> [Information provided]
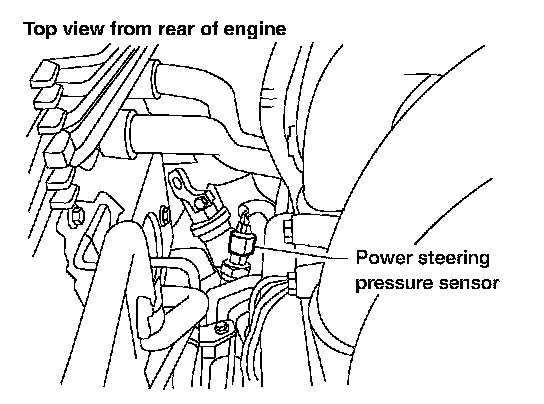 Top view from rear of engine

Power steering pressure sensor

---

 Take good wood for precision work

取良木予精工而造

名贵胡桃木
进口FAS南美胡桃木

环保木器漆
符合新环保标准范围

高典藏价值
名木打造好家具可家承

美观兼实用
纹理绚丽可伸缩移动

> [Problem to work on] Lines wanted from the entries above: the one with "Top view from rear of engine", the one with "Power steering pressure sensor", and all lines between. Please copy them exactly, without the pictures and without anything else.

> [Exercise result]
 Top view from rear of engine

Power steering pressure sensor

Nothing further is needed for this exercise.